-------- TEXTAUSZUG

Proton 418 LRS Coupé / Satria Cabriolet:Es ist nicht einfach, eine Marke gut zu etablieren

Mit einer autonomen Autoindustrie wollte die malaysische Regierung die Arbeitslosigkeit bekämpfen

(SZ vom 31.01.1998) Es scheint in der Entwicklung der Mobilität in den Ländern der dritten Welt gewisse Regelmäßigkeiten zu geben. Zuerst läßt sich eine reiche Oberschicht mit Importfahrzeugen aus dem Westen versorgen, dann drängen die Japaner und Koreaner mit ihren preisgünstigeren Fahrzeugen für die Mittelschicht und Gewerbetreibenden nach - und schließlich artikuliert sich von der Seite der Regierenden dann der Wunsch nach selbst produzierten Fahrzeugen. Ein Wunsch, der in zwei verschiedenen Stufen realisiert wird: Einerseits werden die Firmen mit massiven Steuervorteilen bedacht, die ihre Modelle zerlegt ins Land einführen, und sie dort von einheimischen Arbeitern montieren lassen, oder man gewinnt gleich ein Unternehmen, das sich bereit erklärt, vor Ort eine eigene Fabrik zu errichten - womit man dann in den prestigeträchtigen Klub der Länder eingetreten ist, die über eine eigene Automobilproduktion verfügen.

Malaysia ist ein schönes Beispiel für diese Entwicklung: Mahathir Mohamad, der Präsident der parlamentarischen Monarchie Malaysia, vertrat schon früh die Meinung, daß es schade um die Devisen sei, die das arme Land für den Import von Fahrzeugen ausgebe - und so forderte er eben die Autohersteller dieser Erde auf, in Malaysia zu investieren.

Niemand wollte nach Malaysia

Tengku Mahaleel Tengku Ariff, der Chief Executive Officer des Unternehmens: "Eine Offerte, die niemand annehmen wollte, da das Land mit seinen 20 Millionen Einwohnern angeblich keinen interessanten Markt darstellte. " Doch dann fand sich Mitsubishi bereit, Malaysias Wunsch nach einer Automobilindustrie zu unterstützen - das Ergebnis ist das seit 1985 existierende Haus Proton, hinter dessen Name sich Perusahaan Otomobil Nasional Bhd. verbirgt.

Ein prosperierendes Unternehmen, das - nach Aussage des allgegenwärtigen Ministerpräsidenten Mahathir - hauptsächlich geplant wurde, um die Arbeitslosigkeit zu bekämpfen. Ein Unternehmen, das allerdings auch einen nicht uninteressanten Beitrag zur Außenhandelsbilanz leistet, denn bereits im ersten Produktionsjahr (in dem 80 000 Fahrzeuge des Typs Saga entstanden) wurden auch schon die ersten 25 Exemplare nach Bangladesh exportiert.

----------------

- [ANHAND DER ANGABEN]
(a) Ändern Sie im Artikel über Proton den Abschnitt, der mit „Tengku Mahaleel Tengku“ beginnt, bis einschließlich „Exemplare nach Bangladesh exportiert.“, und setzen Sie dabei „Fahrzeugindustrie“ an die Stelle von „Automobilindustrie“.
(b) Setzen Sie den Artikel über Proton im Anschluss an seinen letzten Satz fort.
Die anschließenden Einträge sind eigenständiges Material und gehören nicht zum Artikel über Proton.

-------- QUELLENMATERIAL

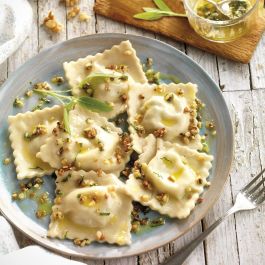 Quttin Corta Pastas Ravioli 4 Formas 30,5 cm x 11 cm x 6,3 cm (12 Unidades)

----------------
-------- QUELLENMATERIAL

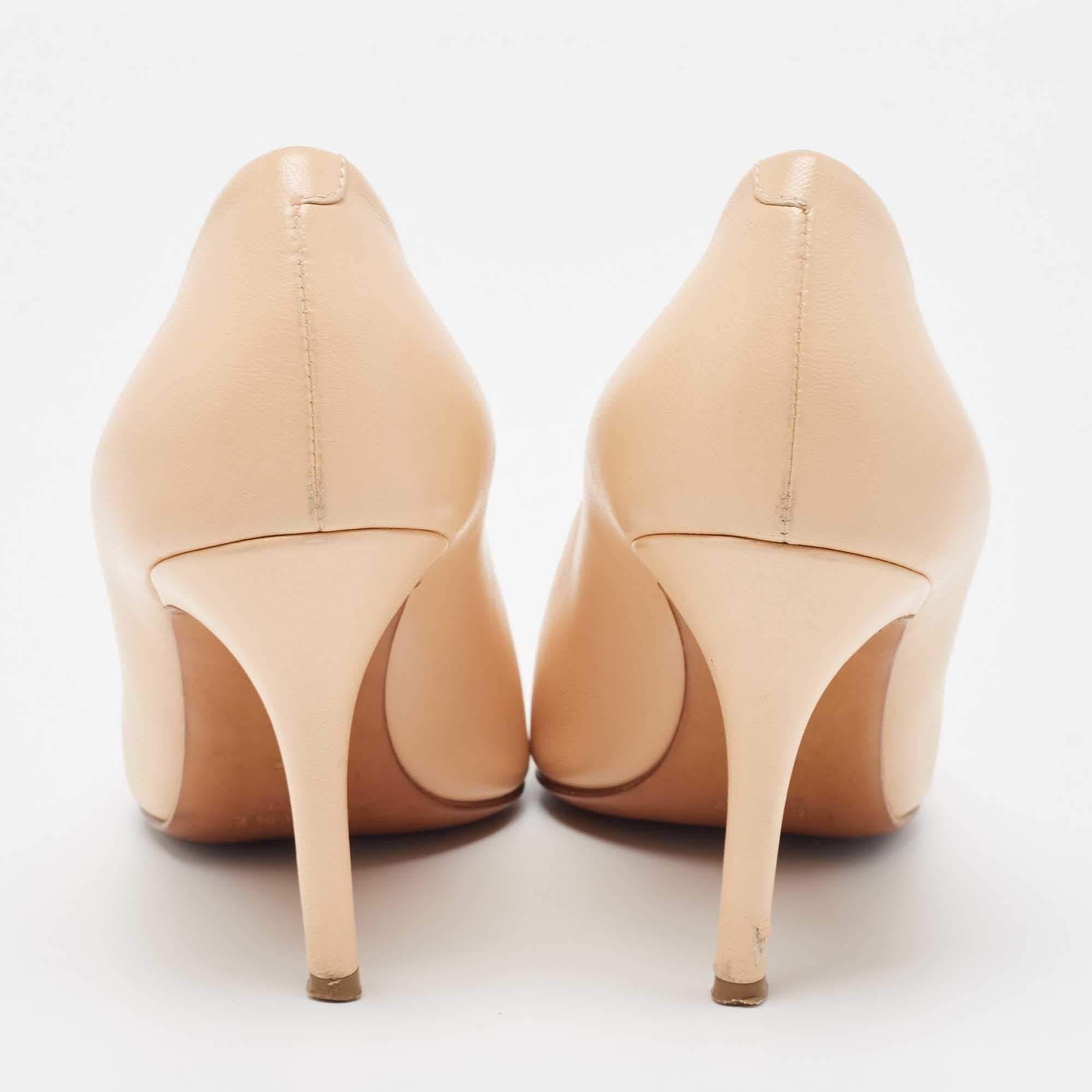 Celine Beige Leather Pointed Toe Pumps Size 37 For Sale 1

----------------

- [LÖSUNGSTEIL]
(a)
Tengku Mahaleel Tengku Ariff, der Chief Executive Officer des Unternehmens: "Eine Offerte, die niemand annehmen wollte, da das Land mit seinen 20 Millionen Einwohnern angeblich keinen interessanten Markt darstellte. " Doch dann fand sich Mitsubishi bereit, Malaysias Wunsch nach einer Fahrzeugindustrie zu unterstützen - das Ergebnis ist das seit 1985 existierende Haus Proton, hinter dessen Name sich Perusahaan Otomobil Nasional Bhd. verbirgt.

Ein prosperierendes Unternehmen, das - nach Aussage des allgegenwärtigen Ministerpräsidenten Mahathir - hauptsächlich geplant wurde, um die Arbeitslosigkeit zu bekämpfen. Ein Unternehmen, das allerdings auch einen nicht uninteressanten Beitrag zur Außenhandelsbilanz leistet, denn bereits im ersten Produktionsjahr (in dem 80 000 Fahrzeuge des Typs Saga entstanden) wurden auch schon die ersten 25 Exemplare nach Bangladesh exportiert.

(b)
Mittlerweile haben die etwas mehr als 6000 Angestellten und Arbeiter jährlich 158 732 (1996) und 185 817 Fahrzeuge (1997) gebaut, von denen etwa 15 Prozent in den Export gehen. Keine Frage, Ministerpräsident Mahathir hat mit dieser Entscheidung zur eigenen Autoindustrie (wenn man die 158 000 im Lande verbleibenden Modelle berücksichtigt) reichlich Devisen gespart, und mit den 28 000 exportierten Fahrzeugen auch gutes Geld ins Land geholt.

Wobei aber nicht vergessen werden sollte, daß die in Malaysia verbleibenden Proton-Fahrzeuge auch mit einem gewissen psychologischen Druck unter die Käufer gebracht werden - die Aufforderung "buy Malaysian" spielt bei der Kaufentscheidung eine nicht zu unterschätzende Rolle, die einen beachtlichen Teil zu dem stolzen Marktanteil von 65 Prozent beigetragen haben dürfte.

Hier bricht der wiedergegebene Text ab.